**STATED EXERCISE:**
Quote in full the passage about Bruskin's challenge to the Commerce scope ruling, keeping every word and punctuation mark unchanged.

**PASSAGE SHOWN:**
****************

Bruskin first brought its scope issues to the Court of International Trade, where it was met with a strong rebuke by Judge Leo Gordon. The judge said the company showed "remarkable chutzpah in arguing that they were somehow treated unreasonably or unfairly by a scope modification that directly addresses open and blatant evasion." Bruskin appealed to the Federal Circuit, where it argued that Commerce made multiple procedural errors in modifying the scope (see 2105210052).

The company said the request to expand the AD/CVD investigation to cover crushed glass was a request to expand and not just to clarify. According to Bruskin's brief, the Federal Circuit has long held that Commerce cannot expand the scope "absent prior procedures." The company also argued that Commerce requires the filing of any scope amendments before the preliminary determination is published, and since the petitioner for the scope determination did not do so, the entire scope decision should be thrown out.

The Federal Circuit backed Commerce. The court said the agency isn't bound to the preliminary scope and it had properly changed the scope under its own authority and not pursuant to the petitioner's request. Bruskin also argued that the scope modification was unlawful, standing "contrary to the intent of the petitioner." The Federal Circuit disagreed, holding that proper deference was given to the petitioner's intent.

****************

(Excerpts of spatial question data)
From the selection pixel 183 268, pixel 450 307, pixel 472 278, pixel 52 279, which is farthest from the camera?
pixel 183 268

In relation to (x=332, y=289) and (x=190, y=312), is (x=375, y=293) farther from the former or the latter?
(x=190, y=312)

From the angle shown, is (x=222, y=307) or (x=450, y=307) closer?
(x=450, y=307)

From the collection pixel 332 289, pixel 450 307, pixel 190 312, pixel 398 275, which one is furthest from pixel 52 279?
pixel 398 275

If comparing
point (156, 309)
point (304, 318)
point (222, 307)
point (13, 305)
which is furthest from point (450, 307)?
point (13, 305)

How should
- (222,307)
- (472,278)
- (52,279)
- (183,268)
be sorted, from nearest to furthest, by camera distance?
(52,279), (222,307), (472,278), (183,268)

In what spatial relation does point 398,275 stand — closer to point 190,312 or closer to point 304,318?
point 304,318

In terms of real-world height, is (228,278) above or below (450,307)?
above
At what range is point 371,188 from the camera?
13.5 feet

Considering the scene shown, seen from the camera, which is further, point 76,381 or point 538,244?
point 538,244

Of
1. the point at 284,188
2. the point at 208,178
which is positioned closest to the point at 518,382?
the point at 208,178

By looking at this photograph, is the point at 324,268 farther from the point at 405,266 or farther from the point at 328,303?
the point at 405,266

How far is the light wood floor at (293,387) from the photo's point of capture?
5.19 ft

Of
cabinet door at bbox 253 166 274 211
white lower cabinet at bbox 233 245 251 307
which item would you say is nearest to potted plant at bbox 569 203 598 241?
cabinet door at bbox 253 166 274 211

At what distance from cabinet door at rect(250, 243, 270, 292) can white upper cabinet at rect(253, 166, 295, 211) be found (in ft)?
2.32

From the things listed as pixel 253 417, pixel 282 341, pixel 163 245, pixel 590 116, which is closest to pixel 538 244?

****************

**FINAL RESULT:**
Bruskin first brought its scope issues to the Court of International Trade, where it was met with a strong rebuke by Judge Leo Gordon. The judge said the company showed "remarkable chutzpah in arguing that they were somehow treated unreasonably or unfairly by a scope modification that directly addresses open and blatant evasion." Bruskin appealed to the Federal Circuit, where it argued that Commerce made multiple procedural errors in modifying the scope (see 2105210052).

The company said the request to expand the AD/CVD investigation to cover crushed glass was a request to expand and not just to clarify. According to Bruskin's brief, the Federal Circuit has long held that Commerce cannot expand the scope "absent prior procedures." The company also argued that Commerce requires the filing of any scope amendments before the preliminary determination is published, and since the petitioner for the scope determination did not do so, the entire scope decision should be thrown out.

The Federal Circuit backed Commerce. The court said the agency isn't bound to the preliminary scope and it had properly changed the scope under its own authority and not pursuant to the petitioner's request. Bruskin also argued that the scope modification was unlawful, standing "contrary to the intent of the petitioner." The Federal Circuit disagreed, holding that proper deference was given to the petitioner's intent.